## [EXERCISE TASK]
Rewrite the stretch of material from the line containing "How far from each" through the line containing "750 centimetres", replacing "area rug" with "floor rug" and leaving everything else unchanged.

[Spatial question records]
┄┄┄┄┄┄┄┄┄┄

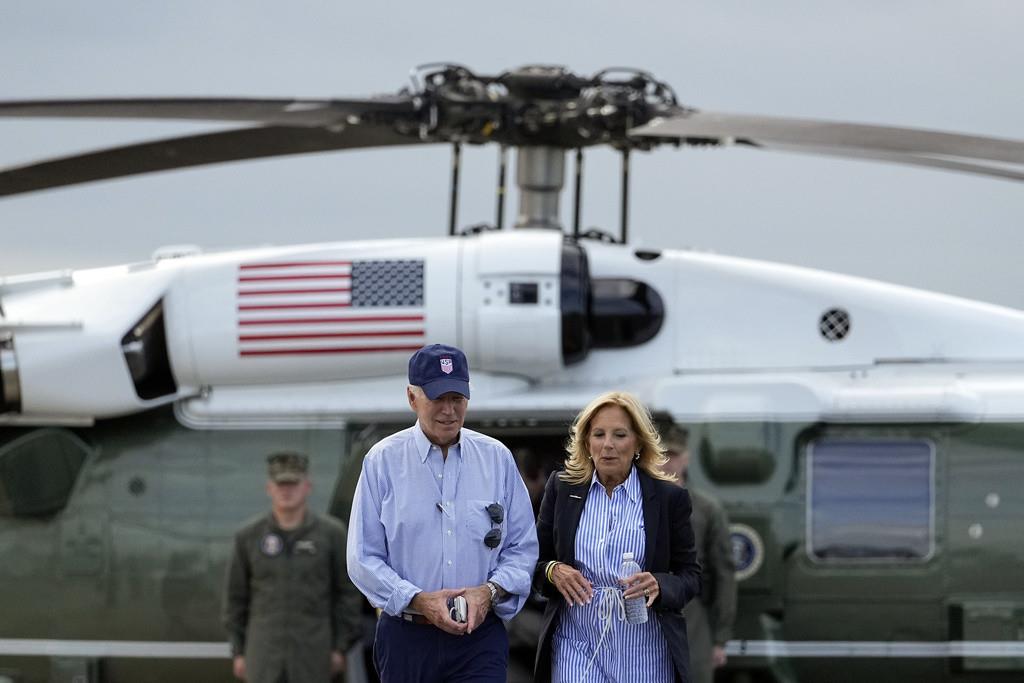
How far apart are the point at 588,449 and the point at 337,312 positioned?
11.1ft

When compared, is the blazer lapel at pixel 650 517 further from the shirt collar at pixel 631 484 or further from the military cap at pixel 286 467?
the military cap at pixel 286 467

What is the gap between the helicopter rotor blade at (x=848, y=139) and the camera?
6.43m

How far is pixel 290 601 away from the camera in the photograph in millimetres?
6852

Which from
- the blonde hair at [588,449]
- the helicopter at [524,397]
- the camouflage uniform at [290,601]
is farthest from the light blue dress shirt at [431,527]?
the helicopter at [524,397]

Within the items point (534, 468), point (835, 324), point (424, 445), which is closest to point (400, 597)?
point (424, 445)

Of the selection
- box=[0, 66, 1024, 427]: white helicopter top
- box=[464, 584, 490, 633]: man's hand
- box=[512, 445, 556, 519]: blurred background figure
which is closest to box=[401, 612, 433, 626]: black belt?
box=[464, 584, 490, 633]: man's hand

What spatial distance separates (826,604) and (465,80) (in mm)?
3329

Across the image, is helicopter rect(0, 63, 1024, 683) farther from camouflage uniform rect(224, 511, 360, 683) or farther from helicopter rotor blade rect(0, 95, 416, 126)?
camouflage uniform rect(224, 511, 360, 683)

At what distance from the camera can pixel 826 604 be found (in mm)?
7000

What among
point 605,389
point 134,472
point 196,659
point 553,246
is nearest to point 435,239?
point 553,246

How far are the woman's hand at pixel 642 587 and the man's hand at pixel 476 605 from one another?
0.40 metres

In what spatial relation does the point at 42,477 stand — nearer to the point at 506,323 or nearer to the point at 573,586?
the point at 506,323

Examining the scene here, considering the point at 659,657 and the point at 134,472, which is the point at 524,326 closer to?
the point at 134,472

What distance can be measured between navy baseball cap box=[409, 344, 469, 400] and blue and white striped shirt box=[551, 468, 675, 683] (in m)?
0.58
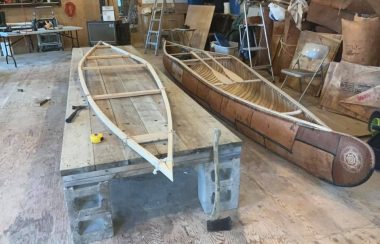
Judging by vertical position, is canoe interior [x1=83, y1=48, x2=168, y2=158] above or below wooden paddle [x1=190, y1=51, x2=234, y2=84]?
above

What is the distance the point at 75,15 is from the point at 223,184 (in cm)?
740

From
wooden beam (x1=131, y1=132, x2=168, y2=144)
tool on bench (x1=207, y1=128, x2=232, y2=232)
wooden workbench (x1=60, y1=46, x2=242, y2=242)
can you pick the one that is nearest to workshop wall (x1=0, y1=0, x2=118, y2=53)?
wooden workbench (x1=60, y1=46, x2=242, y2=242)

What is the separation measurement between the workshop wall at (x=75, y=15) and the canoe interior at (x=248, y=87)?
4.69 m

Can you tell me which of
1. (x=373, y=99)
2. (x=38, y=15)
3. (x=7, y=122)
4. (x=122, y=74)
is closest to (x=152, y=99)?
(x=122, y=74)

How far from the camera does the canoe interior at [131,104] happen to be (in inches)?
76.1

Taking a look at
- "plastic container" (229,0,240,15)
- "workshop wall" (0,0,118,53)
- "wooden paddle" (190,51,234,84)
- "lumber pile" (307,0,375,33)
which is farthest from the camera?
"workshop wall" (0,0,118,53)

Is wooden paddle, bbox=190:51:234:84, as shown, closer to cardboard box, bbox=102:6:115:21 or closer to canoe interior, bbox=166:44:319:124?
canoe interior, bbox=166:44:319:124

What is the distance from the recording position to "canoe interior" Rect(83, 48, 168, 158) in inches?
76.1

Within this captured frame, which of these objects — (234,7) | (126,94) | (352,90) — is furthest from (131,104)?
(234,7)

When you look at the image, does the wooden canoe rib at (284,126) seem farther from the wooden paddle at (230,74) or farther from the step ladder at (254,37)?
the step ladder at (254,37)

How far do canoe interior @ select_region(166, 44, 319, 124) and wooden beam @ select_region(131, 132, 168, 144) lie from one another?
109cm

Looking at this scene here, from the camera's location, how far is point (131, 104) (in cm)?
234

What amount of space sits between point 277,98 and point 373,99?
3.33ft

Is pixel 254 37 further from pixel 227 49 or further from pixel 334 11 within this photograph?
pixel 334 11
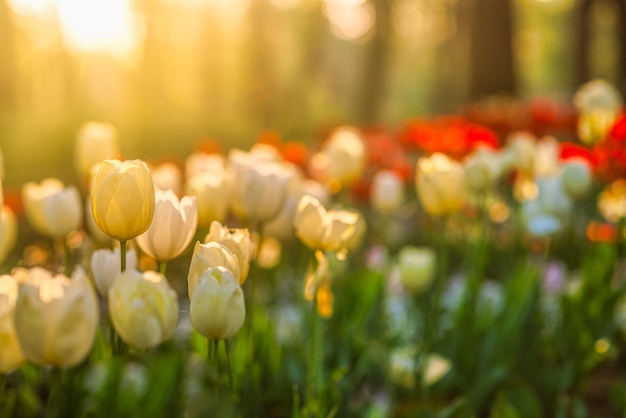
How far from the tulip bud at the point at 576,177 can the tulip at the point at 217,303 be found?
6.27 feet

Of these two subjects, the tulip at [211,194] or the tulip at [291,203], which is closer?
the tulip at [211,194]

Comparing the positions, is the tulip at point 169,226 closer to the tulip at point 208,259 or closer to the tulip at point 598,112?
the tulip at point 208,259

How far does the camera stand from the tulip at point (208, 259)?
131cm

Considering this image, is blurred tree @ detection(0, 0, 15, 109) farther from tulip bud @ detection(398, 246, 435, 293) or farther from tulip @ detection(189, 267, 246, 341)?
tulip @ detection(189, 267, 246, 341)

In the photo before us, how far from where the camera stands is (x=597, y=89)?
3.21 m

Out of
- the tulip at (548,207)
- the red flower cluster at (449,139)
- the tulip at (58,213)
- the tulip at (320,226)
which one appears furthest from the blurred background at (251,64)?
the tulip at (320,226)

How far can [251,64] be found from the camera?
21.2m

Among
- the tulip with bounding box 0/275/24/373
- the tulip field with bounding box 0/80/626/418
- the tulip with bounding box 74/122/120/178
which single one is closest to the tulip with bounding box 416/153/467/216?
the tulip field with bounding box 0/80/626/418

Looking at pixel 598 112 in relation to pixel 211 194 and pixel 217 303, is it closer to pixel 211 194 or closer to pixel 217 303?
pixel 211 194

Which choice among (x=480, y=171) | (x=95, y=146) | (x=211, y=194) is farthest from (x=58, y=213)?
(x=480, y=171)

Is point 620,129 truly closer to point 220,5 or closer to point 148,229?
point 148,229

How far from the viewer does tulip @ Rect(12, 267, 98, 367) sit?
43.2 inches

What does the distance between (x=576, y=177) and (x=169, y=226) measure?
185cm

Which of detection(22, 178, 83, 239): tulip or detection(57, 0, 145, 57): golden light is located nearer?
detection(22, 178, 83, 239): tulip
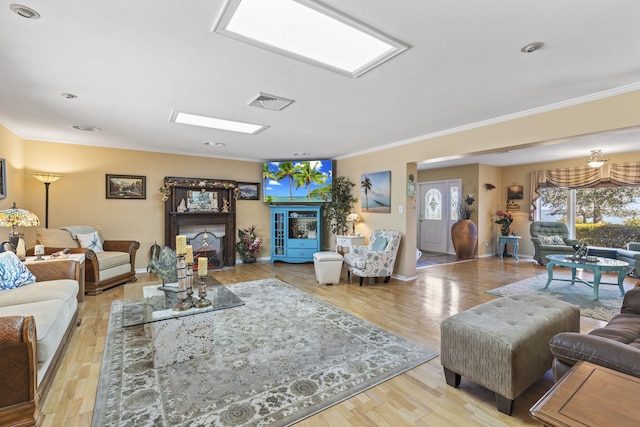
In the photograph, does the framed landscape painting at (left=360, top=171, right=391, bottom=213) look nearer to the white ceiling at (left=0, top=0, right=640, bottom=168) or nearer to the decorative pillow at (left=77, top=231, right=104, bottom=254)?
the white ceiling at (left=0, top=0, right=640, bottom=168)

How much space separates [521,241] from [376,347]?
7.01 meters

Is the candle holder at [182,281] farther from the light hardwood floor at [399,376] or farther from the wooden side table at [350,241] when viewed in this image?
the wooden side table at [350,241]

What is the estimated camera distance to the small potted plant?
6.64 metres

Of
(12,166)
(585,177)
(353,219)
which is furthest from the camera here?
(585,177)

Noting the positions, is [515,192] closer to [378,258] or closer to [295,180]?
[378,258]

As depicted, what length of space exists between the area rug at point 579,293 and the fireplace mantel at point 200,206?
5025 millimetres

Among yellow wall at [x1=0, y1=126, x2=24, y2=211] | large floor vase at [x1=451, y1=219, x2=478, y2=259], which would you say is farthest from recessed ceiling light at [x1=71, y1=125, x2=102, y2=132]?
large floor vase at [x1=451, y1=219, x2=478, y2=259]

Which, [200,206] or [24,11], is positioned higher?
[24,11]

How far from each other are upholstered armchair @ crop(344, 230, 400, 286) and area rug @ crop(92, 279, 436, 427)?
1.47 meters

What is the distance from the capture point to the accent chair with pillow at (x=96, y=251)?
14.0 ft

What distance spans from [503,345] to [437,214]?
7376 mm

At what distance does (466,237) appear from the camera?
750 centimetres

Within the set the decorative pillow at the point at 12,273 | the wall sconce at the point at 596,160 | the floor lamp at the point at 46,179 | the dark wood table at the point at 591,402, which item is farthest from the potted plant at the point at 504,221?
the floor lamp at the point at 46,179

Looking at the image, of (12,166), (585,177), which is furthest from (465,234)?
(12,166)
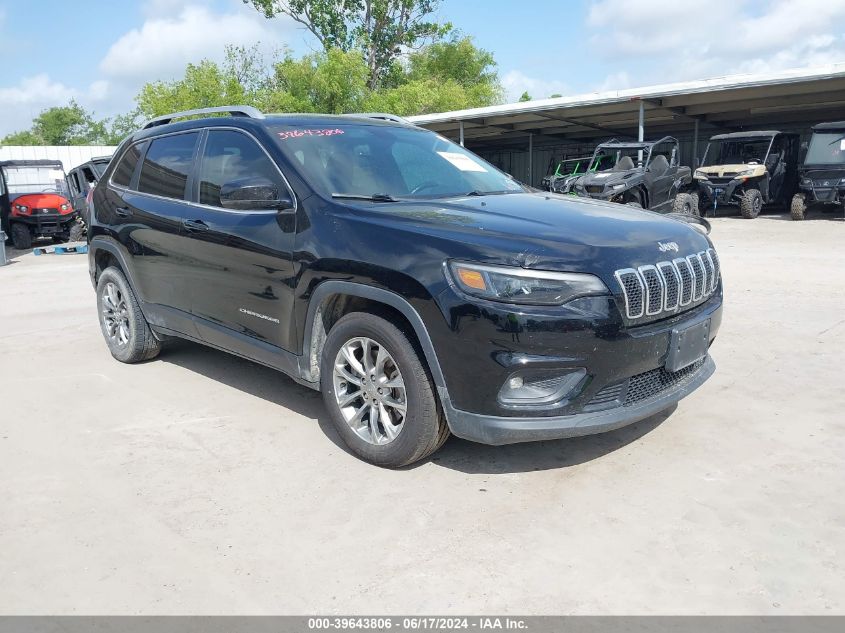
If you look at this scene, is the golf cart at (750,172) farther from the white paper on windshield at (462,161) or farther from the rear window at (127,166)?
the rear window at (127,166)

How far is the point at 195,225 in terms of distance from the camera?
4.48 m

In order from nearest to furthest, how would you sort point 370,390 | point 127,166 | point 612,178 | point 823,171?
point 370,390 → point 127,166 → point 612,178 → point 823,171

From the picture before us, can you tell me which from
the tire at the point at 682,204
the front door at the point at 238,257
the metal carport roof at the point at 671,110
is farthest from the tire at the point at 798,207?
the front door at the point at 238,257

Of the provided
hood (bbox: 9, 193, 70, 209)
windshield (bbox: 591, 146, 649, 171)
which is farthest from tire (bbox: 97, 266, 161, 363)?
hood (bbox: 9, 193, 70, 209)

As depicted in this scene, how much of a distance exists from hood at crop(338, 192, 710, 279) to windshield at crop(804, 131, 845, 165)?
1582 cm

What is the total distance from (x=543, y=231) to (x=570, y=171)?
18.8 metres

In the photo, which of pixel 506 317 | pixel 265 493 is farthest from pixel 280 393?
pixel 506 317

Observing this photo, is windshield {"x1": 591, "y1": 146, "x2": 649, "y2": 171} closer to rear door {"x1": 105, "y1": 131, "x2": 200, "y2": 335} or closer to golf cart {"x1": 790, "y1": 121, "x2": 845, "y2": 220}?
golf cart {"x1": 790, "y1": 121, "x2": 845, "y2": 220}

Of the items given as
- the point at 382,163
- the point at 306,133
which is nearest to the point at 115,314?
the point at 306,133

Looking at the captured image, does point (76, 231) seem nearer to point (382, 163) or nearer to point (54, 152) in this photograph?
point (382, 163)

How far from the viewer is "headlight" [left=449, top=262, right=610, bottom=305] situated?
3.04 metres

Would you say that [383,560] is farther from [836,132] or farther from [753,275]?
[836,132]

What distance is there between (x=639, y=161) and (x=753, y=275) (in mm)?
9187

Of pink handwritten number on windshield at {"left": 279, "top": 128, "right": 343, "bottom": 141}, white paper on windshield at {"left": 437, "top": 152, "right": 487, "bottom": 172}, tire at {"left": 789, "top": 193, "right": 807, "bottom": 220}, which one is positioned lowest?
tire at {"left": 789, "top": 193, "right": 807, "bottom": 220}
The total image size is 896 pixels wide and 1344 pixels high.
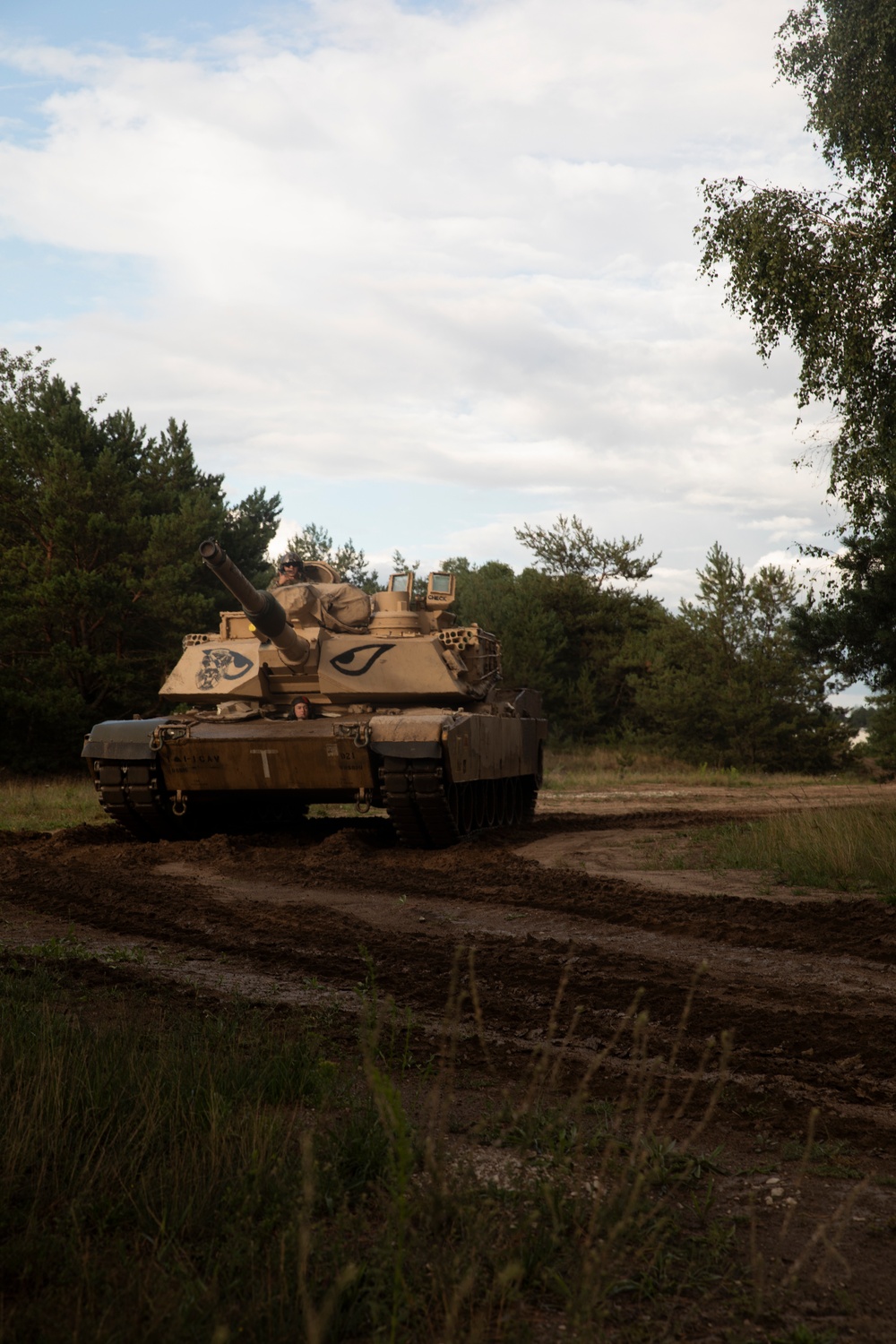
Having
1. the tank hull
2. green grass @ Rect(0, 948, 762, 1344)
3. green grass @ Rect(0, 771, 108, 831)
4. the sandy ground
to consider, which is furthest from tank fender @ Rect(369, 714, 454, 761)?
green grass @ Rect(0, 948, 762, 1344)

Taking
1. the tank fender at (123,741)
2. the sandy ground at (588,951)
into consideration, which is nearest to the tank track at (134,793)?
the tank fender at (123,741)

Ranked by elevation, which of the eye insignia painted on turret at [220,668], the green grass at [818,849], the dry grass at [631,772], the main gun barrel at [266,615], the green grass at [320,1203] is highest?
the main gun barrel at [266,615]

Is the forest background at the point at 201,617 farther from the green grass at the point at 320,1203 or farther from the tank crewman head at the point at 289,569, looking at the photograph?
the green grass at the point at 320,1203

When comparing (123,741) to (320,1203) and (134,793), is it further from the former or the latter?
(320,1203)

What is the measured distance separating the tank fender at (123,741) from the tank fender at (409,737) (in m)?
2.39

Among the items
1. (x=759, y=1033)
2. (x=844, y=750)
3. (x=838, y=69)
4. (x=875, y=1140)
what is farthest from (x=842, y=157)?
(x=844, y=750)

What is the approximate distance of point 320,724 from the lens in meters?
11.9

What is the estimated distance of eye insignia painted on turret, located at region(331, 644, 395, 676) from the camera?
42.0ft

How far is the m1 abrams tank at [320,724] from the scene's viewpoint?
1160cm

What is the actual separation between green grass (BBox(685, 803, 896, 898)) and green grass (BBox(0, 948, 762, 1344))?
5987mm

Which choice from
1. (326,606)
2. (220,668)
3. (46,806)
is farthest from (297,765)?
(46,806)

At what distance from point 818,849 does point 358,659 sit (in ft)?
17.3

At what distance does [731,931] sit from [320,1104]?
13.9 feet

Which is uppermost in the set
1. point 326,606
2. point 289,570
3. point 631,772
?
point 289,570
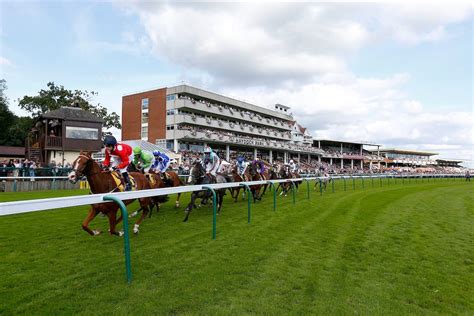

┄┄┄┄┄┄┄┄┄┄

## [TASK RESPONSE]
How far from each other are upholstered armchair @ crop(344, 230, 400, 286) and floor rug @ crop(92, 279, 436, 427)?
1.47 meters

What is the distance from the capture point to the accent chair with pillow at (x=96, y=251)?
14.0 ft

What distance spans from [503,345] to [437,214]?
7376 mm

At what distance does (466,237) appear from the camera?
750 centimetres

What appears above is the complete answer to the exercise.